Headnote and holding:

Summons dismissed.

  1. An expert witness has an obligation to demonstrate a sense of independence and objectivity in her evaluation and was being impartial when she concluded that the Applicant is fit to plea (para 20-21); see Kenneally v De Puy International [2016] 1 IEHC 728 (dicta of Barton J, para 42, APPLIED).

  2. The Lunatics Ordinance has no application to these proceedings and in any event, that piece of legislation was repealed pursuant to section 68 of the Mental Health Ordinance 2016 (para 25).

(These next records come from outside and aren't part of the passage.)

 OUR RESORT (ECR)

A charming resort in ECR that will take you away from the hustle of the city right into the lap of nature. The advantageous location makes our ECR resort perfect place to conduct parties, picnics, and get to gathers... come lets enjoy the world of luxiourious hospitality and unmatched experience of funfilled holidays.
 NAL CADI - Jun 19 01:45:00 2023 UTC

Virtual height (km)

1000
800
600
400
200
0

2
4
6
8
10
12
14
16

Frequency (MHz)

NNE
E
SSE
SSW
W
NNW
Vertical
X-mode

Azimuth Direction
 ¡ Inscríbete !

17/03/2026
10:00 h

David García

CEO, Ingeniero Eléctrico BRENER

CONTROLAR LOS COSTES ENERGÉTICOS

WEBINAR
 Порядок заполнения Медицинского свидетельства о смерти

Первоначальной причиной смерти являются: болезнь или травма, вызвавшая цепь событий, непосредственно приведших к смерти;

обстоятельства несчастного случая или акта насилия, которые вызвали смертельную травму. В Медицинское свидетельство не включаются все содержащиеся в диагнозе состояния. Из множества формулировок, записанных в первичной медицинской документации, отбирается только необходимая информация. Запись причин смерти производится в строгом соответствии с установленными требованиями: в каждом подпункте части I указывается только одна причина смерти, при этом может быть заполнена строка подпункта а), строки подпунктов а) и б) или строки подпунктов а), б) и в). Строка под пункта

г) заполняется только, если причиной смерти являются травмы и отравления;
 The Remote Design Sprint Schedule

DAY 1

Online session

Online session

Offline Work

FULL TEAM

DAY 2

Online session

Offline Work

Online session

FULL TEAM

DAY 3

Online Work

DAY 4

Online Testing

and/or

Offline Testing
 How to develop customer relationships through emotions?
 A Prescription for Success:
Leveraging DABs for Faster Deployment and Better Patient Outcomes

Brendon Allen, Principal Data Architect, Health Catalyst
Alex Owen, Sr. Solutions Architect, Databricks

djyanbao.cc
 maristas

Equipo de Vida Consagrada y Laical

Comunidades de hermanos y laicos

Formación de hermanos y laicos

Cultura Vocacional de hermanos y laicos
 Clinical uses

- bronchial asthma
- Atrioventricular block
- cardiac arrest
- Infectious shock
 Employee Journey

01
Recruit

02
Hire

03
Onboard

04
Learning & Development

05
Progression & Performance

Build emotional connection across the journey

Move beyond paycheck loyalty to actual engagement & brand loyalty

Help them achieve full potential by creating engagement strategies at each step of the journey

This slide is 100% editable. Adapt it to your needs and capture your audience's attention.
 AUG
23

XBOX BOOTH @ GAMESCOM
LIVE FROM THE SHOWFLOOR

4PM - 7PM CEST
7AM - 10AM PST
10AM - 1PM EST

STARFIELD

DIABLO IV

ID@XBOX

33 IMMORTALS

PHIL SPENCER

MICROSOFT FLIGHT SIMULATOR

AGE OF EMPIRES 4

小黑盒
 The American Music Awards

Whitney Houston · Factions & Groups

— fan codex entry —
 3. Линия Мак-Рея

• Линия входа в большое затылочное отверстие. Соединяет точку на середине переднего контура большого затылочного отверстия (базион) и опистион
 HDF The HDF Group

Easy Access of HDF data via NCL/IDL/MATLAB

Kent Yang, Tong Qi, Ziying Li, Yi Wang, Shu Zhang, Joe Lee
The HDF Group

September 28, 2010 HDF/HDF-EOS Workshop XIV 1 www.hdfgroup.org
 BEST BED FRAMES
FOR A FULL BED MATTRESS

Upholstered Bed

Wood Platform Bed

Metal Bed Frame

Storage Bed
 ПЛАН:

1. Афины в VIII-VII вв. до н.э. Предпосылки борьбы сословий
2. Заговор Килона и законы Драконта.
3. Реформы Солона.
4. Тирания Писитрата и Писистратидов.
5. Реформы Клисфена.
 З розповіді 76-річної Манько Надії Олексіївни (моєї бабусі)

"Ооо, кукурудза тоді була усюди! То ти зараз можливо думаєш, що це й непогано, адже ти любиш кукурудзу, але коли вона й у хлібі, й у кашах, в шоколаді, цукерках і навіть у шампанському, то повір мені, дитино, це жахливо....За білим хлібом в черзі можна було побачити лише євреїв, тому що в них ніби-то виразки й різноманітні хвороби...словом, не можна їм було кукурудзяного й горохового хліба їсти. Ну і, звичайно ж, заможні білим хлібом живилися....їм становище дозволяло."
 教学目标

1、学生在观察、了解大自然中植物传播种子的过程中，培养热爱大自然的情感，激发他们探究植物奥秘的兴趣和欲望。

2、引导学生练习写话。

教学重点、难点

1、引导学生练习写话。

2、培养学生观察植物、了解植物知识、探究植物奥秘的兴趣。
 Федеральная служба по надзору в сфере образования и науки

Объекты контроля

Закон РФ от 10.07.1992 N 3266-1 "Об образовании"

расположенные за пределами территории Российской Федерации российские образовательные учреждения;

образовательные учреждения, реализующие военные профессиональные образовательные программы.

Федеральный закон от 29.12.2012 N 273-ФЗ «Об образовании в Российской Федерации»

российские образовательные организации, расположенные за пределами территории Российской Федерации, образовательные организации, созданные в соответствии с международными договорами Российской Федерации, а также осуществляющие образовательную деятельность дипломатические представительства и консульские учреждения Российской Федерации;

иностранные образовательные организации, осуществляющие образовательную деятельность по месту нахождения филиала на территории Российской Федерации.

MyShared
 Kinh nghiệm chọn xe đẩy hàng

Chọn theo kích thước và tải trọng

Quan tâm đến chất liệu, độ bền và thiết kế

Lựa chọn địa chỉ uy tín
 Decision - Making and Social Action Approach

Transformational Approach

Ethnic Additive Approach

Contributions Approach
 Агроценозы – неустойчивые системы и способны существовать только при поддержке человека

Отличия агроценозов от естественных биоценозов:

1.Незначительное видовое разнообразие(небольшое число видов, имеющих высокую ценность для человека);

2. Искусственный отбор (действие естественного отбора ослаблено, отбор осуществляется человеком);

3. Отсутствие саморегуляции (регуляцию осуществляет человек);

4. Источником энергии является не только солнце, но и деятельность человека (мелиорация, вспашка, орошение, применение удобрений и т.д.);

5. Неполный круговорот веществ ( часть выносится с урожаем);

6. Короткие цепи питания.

  3. There is no evidence before the court that the Applicant is suffering from a mental illness. The court did not accept the evidence of the Applicant’s father to the effect that the Applicant suffers from mental illness from childhood as there was no medical evidence before the court to support that conclusion. Provided that the Psychiatrist’s recommendations are followed to the letter, the Applicant’s treatment while on remand is not inhuman or degrading (paras 28, 38); see Keenan v the United Kingdom Application No 27229/95, European Court of Human Rights (CONSIDERED); Holomiov v Moldova Application No 30649/2005, European Court of Human Rights (CONSIDERED).